Introduction

One of the differences between human beings and other animals is that the former transfer their predecessors’ experience and wisdom in the form of knowledge1. Social learning—learning from the experience of others— is advantageous compared to individual learning2,3,4. Without social learning everybody would have to learn everything for themselves2. In other words, individual learning costs more than social learning does2,3,4. Therefore, Rogers’ finding that social learning is not necessarily more advantageous than individual learning is counterintuitive5. This is now called Rogers’ paradox.

Rogers’ conclusion seems very strange in light of our experience4. Several attempts have been made to solve Rogers’ paradox in social learning. Boyd and Richerson2 pointed out that Rogers’ paradox is not a paradox when the only benefit of social learning is to avoid learning costs. Further, on analysing two models where social learning reduces individual-learning costs and improves the information obtained through the latter, they concluded that social learning can be adaptive. Enquist et al.3 advocated a learning form called critical social learning, which is social learning supplemented by individual learning. They discussed using rate equations and succeeded in solving the paradox. Rendell et al.4 studied the relative merits of several learning strategies by using a spatially explicit stochastic model.
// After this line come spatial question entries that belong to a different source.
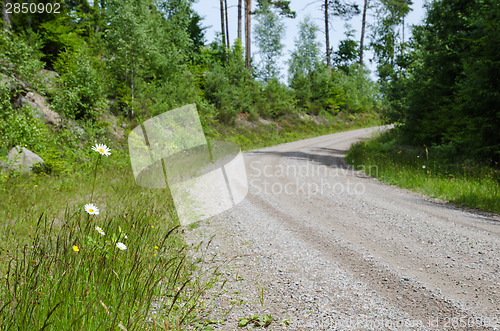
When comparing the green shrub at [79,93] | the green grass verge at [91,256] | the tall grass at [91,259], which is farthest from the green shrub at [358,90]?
the tall grass at [91,259]

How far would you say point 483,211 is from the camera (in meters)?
7.21

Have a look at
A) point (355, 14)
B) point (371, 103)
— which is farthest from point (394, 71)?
point (371, 103)

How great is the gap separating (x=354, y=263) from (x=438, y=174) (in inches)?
313

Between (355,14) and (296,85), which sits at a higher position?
(355,14)

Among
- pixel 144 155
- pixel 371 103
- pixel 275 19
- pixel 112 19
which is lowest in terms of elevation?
pixel 144 155

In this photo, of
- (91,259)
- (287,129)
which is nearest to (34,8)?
(287,129)

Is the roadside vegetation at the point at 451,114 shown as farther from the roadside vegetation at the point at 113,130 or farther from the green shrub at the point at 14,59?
the green shrub at the point at 14,59

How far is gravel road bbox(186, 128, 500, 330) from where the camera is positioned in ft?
9.74

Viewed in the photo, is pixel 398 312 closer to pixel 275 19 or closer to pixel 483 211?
pixel 483 211

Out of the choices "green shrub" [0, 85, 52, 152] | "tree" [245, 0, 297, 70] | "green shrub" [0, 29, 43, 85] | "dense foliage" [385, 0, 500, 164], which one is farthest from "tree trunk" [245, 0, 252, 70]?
"green shrub" [0, 85, 52, 152]

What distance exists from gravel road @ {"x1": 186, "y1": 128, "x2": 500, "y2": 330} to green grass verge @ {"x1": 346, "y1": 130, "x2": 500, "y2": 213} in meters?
1.00

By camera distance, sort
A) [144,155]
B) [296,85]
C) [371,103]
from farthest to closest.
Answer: [371,103], [296,85], [144,155]

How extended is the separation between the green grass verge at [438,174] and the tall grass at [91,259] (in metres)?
7.13

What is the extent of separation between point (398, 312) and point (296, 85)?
31.7 meters
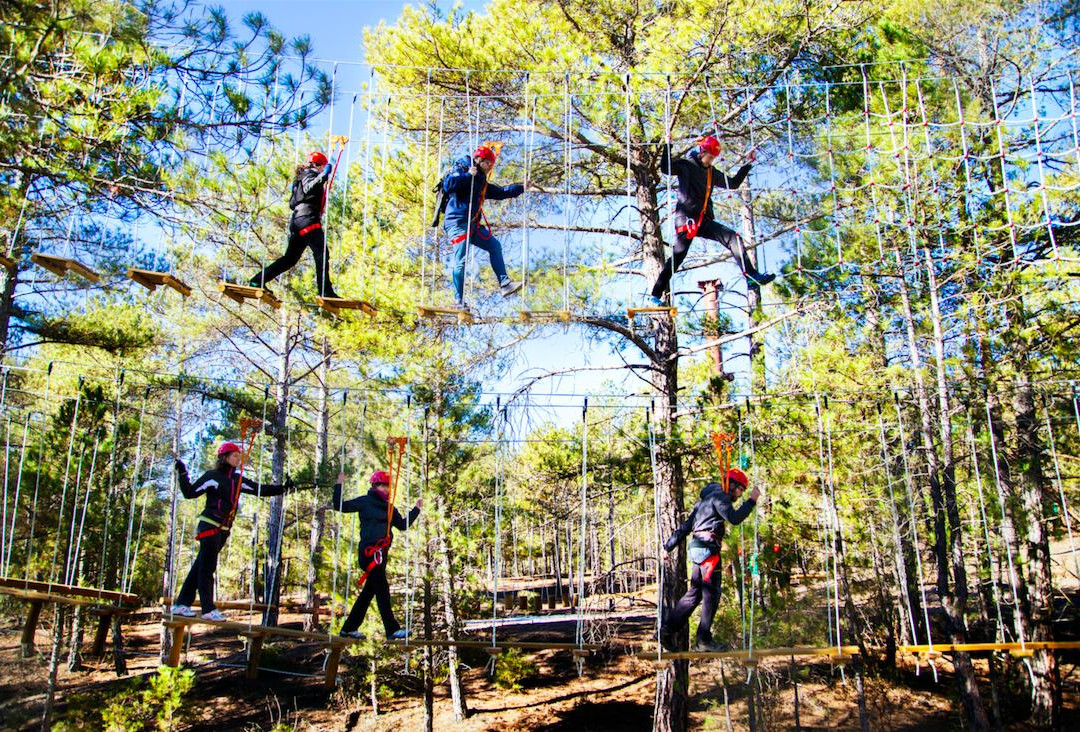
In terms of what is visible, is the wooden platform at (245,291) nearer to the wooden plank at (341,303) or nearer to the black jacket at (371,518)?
the wooden plank at (341,303)

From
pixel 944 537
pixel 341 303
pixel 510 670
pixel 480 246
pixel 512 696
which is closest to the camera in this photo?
pixel 341 303

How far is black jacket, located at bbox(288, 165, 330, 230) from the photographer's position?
7.80 meters

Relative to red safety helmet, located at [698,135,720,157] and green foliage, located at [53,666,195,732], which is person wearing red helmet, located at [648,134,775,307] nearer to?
red safety helmet, located at [698,135,720,157]

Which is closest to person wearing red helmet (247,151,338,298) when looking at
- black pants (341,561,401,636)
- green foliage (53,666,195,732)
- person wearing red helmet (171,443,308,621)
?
person wearing red helmet (171,443,308,621)

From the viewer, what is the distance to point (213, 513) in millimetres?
7508

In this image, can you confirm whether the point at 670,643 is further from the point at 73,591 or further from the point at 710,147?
the point at 73,591

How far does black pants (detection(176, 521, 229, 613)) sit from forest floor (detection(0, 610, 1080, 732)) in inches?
211

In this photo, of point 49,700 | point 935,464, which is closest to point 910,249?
point 935,464

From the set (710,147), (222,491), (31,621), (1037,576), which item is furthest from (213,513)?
(1037,576)

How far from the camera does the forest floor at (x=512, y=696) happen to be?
43.8ft

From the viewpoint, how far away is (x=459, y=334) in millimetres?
10617

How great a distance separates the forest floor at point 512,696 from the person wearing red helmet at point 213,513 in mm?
5385

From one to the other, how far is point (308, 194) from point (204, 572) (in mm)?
3547

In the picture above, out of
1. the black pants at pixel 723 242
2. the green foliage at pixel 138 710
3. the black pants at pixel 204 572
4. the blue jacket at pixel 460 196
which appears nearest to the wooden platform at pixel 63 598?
the black pants at pixel 204 572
The concept of adaptive information filtering3, 6 has been proposed as key to the effective working of social learning. It indicates that each member effectively learns good-quality information provided by other members. For example, in a famous tournament by Rendell et al.6, discountmachine that did the most effective social learning won over the other strategies that combined individual learning and social learning.

In this study, we propose a stochastic model to solve Rogers’ paradox in the framework of a restless multiarmed bandit (rMAB) used in that tournament. The objective of this study is to analyse equilibrium social learning in an rMAB. An rMAB is analogous to the “one-armed bandit” slot machine but with multiple “arms”, each with a distinct payoff. We call an arm with a high payoff a good arm. The term “restless” means that the payoffs change randomly. Agents maximise their payoffs by exploiting an arm, searching for a good arm at random (individual learning), or copying an arm exploited by other agents (social learning). Because rMAB is simple in structure and its generality, we believe that it is an appropriate framework to consider Rogers’ paradox.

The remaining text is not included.